There were many times during those couple of days that I stopped and thought what if?  What if Lee Harvey Oswald never defected to the Soviet Union?  What if he defected but decided to live out a long, peaceful life in Minsk with Marina?  What if he wasn’t allowed back into the United States after he decided to un-defect?  What if he never got a job at the Texas School Book Depository?  What if he had a better relationship with his mother?  What if someone had stopped him on November 22, 1963?    

Intriguing, right?  (And as Mr. King so ably proves - great material for a novel!)

Saturday, February 4, 2012

Trunk Show

I’ve been feeling guilty because I haven’t posted anything in almost two weeks.  The truth of the matter is that I’ve been up to no good – I’ve been reading books.  Now that that’s out of my system, I can return to writing.  Why can’t I do both at the same time?  Well, there just aren’t enough hours in the day!  And, um, sometimes my brain can’t handle all the words. 

Now, it’s time to talk about the elephant in the room. 

He's got junk in his trunk!

It’s not just any elephant, see, it’s the Graduate Study Elephant.  It’s my Graduate Study Elephant.  What the heck’s a Graduate Study Elephant?  Stick around and I’ll tell you.

Way back at the beginning of grad school – at orientation, actually – they gave us a big packet of important papers.  You know the kind – a map of the campus, the course catalog, information about parking permits, instructions on how to use the copiers in the library, the school fight song, and a sheet of phone numbers for mental health professionals to contact when the rigors of grad school pushed you over the edge.  Tucked amongst all those important papers was the Graduate Study Elephant.  You were supposed to color it in as you finished each course – coloring in grad school one block at a time.

Now, I don’t know how many of my classmates actually colored in the Graduate Study Elephant but, me?  I ignored all the rest of the information in the packet and focused on that elephant.  Sure, I didn’t know how to operate the copiers in the library and I couldn’t find the financial aid building for a year and half but who cared about that?  I had my Graduate Study Elephant!

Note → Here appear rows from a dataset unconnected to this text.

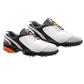 FootJoy FJ Sport Manufacturer Closeout Golf Shoes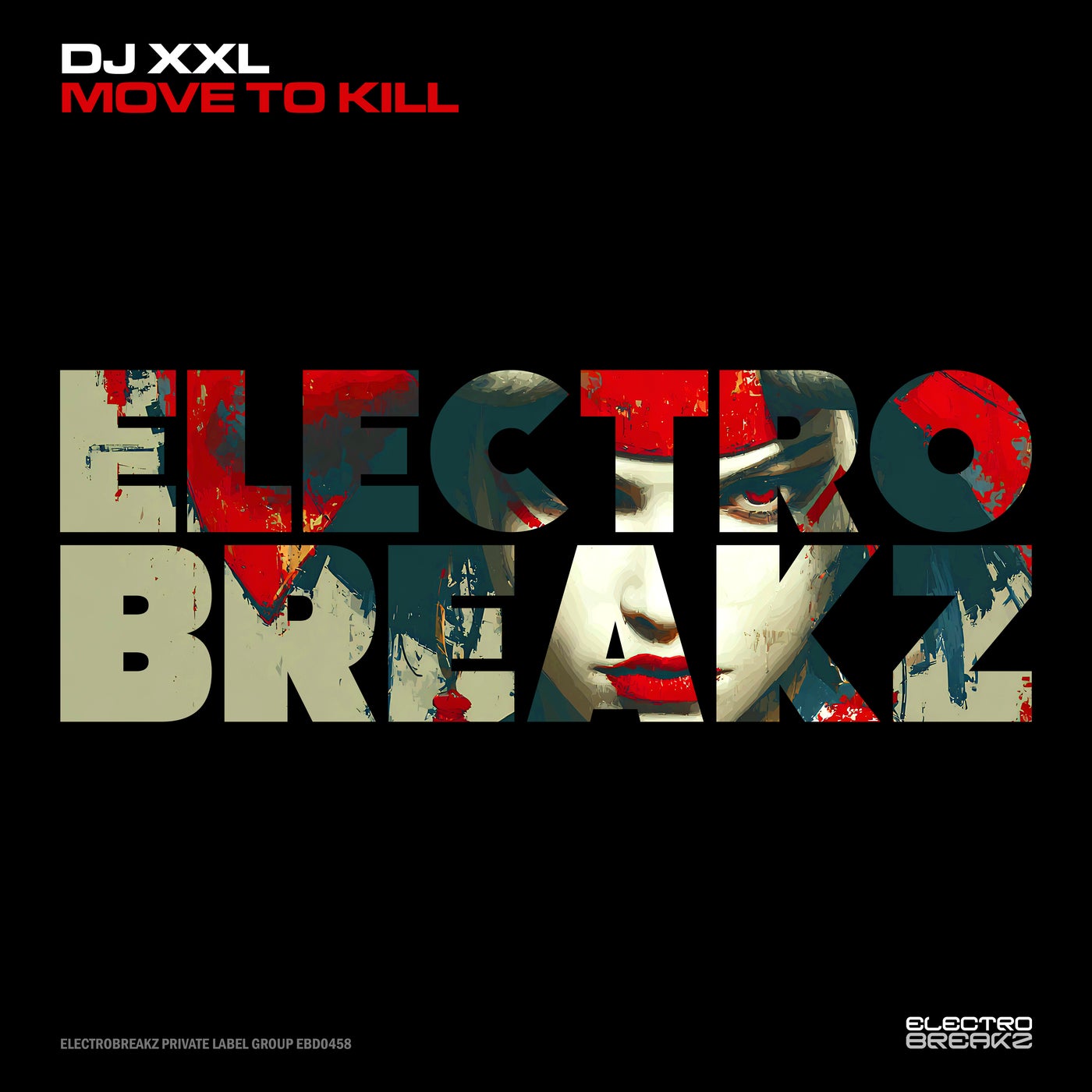 Move To Kill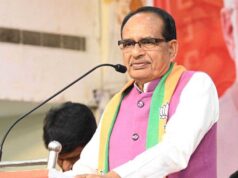चीनी के बढ़ते दाम पर शिवराज का आश्वासन, बोले- चिंता मत करो, सभी इंतजाम हो रहे हैं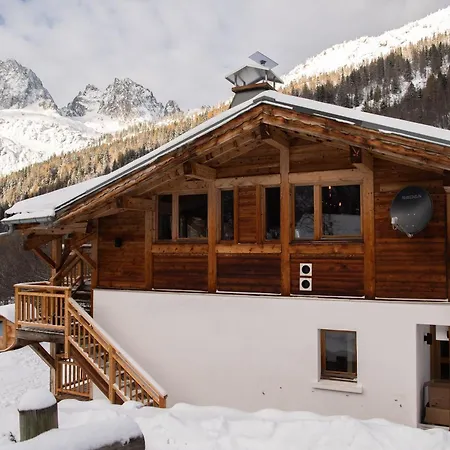 Apartament Des Oiseaux - Happy *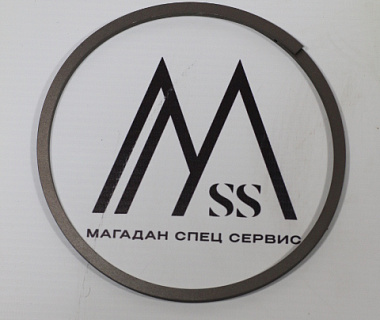 195-13-12711 Уплотнение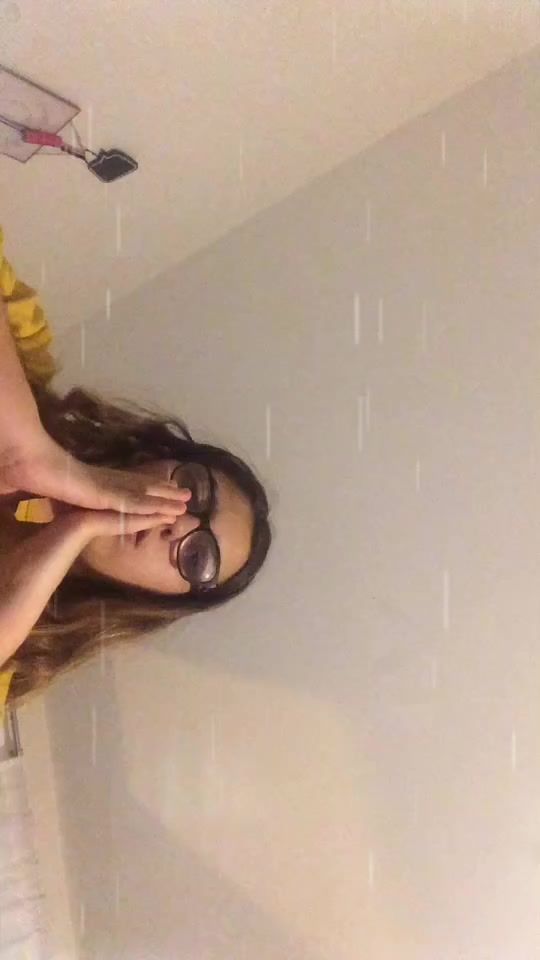 @user897257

At the beginning of each semester, I wrote in the classes that I was taking in each of the little blocks.  1 semester = 3 classes = 3 blocks.  Except for that semester that I took four classes.  And the summer session that I took two classes. 
Looking at my Graduate Study Elephant now is like taking a walk down Graduate School Memory Lane.  There are the course codes that used to roll off my tongue like the alphabet.  There’s the Information Access class in which, upon meeting a girl named Laurel, I said, “Your name’s Laurel and I live in Laurel!”  Introductions are not my strong suit.  Luckily, she didn’t think I was crazy and we’re still friends today. For the record, I still live in Laurel and her name is still, well, Laurel.  Then's there's the Information Structure class – um, the catalog class – that I hated with a passion and for which I almost needed the phone numbers of those mental health professionals (and which now, I’m pretty sure is an example of irony at its best.)  And I can’t forget the management class in which I learned that giving small tokens – such as pens – to staff improves morale (and doesn’t that explain a lot!)  Sorry, I could go on and on…

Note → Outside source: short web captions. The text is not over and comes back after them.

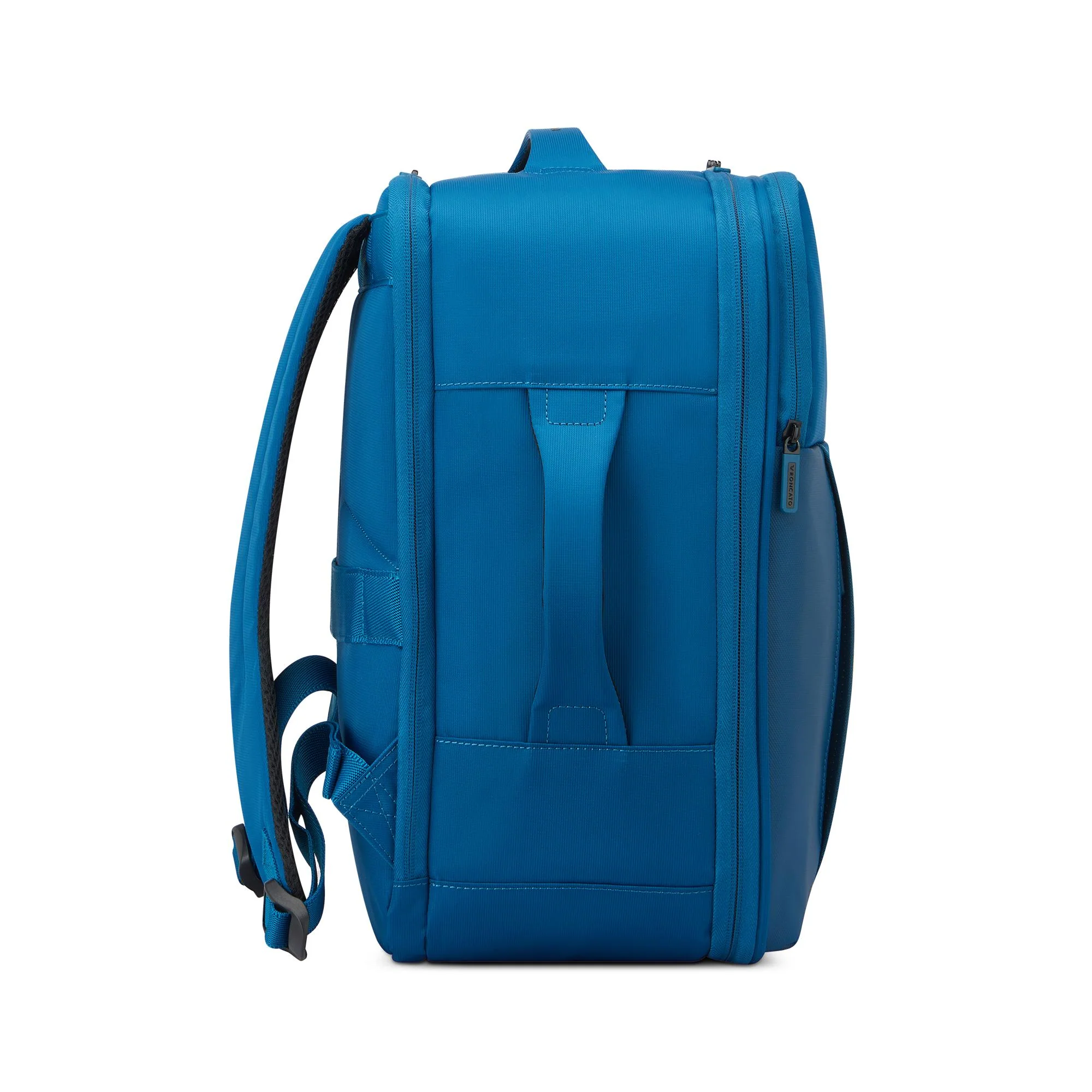 RONCATO MOCHILA DE VIAJE UNDERSEAT MOVE 40cm - Vueling - Image 20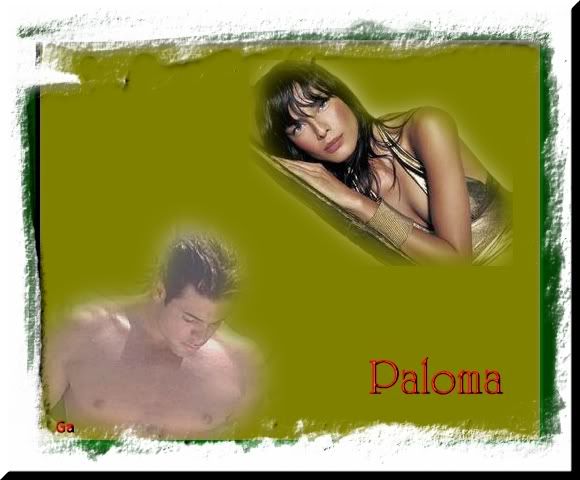 Imagen2paloma.jpg picture by gama_6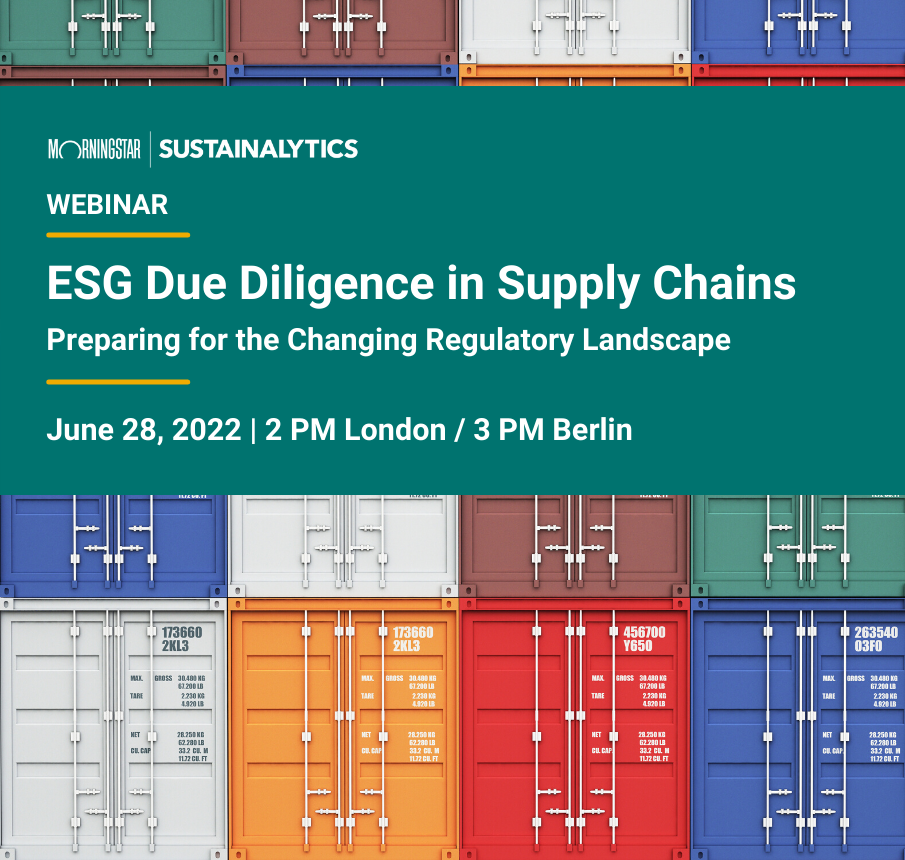 Webinar Image - Supply Chain Due Diligence (905 × 860 px)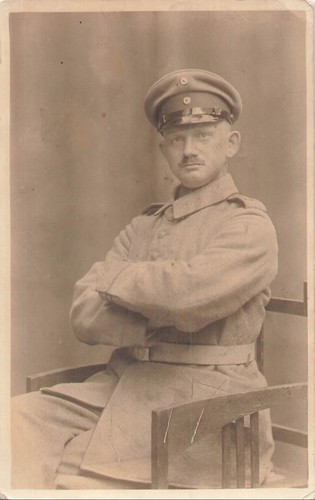 Thème militaire carte photo - militaire,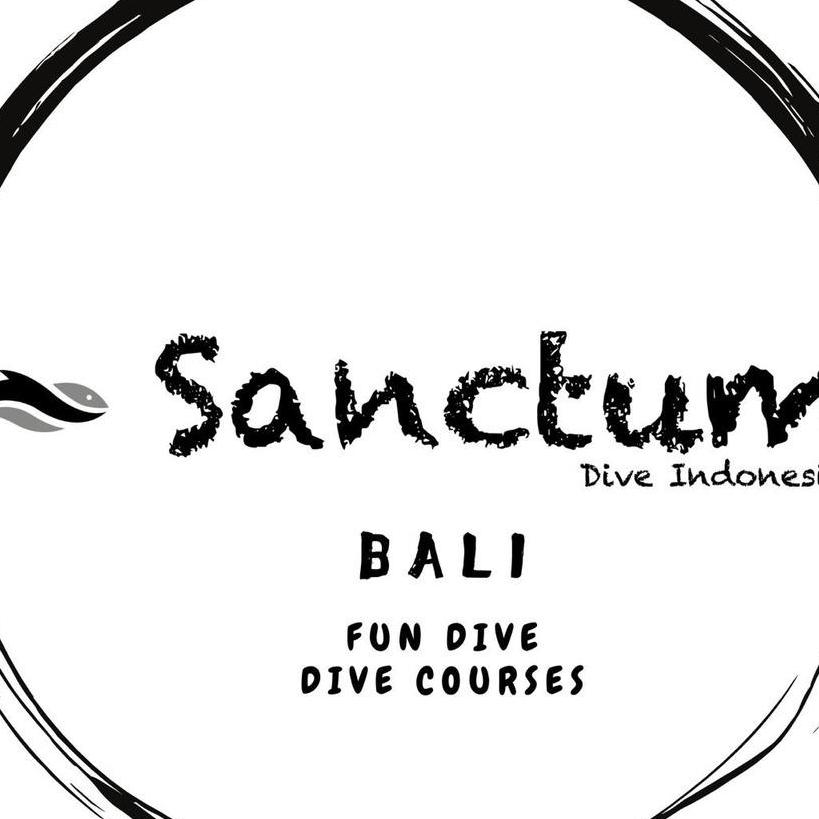 Bali Center Dive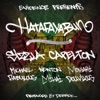 Hatafayabun Riddim
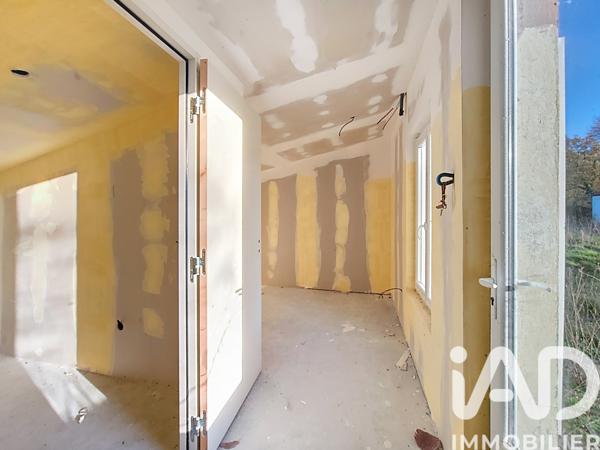 Maison (prestige) à vendre 16 pièces 562 m² Les Sorinières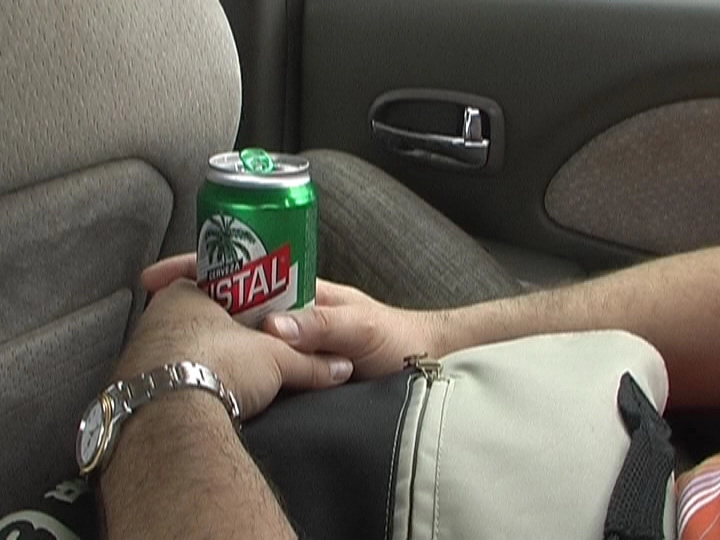 Загрузка картинки - Жажда пива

Anyway, at the end of the semester, as soon as my grades were posted and I knew that I had passed, I diligently colored in the blocks.  After completing three semesters and a summer session, after jumping through the hoops that needed to be jumped through, my Graduate Study Elephant was completely colored in.  And I was an official Master of Library Science (but remember, don’t call me a librarian!)

But what happens when there are no more hoops to jump through?  What happens when there are no more blocks to color in? 

Sure, you end up with a feeling of accomplishment.  Not to mention a colorful elephant. 

Then what? 

I think I need to find something else to color in.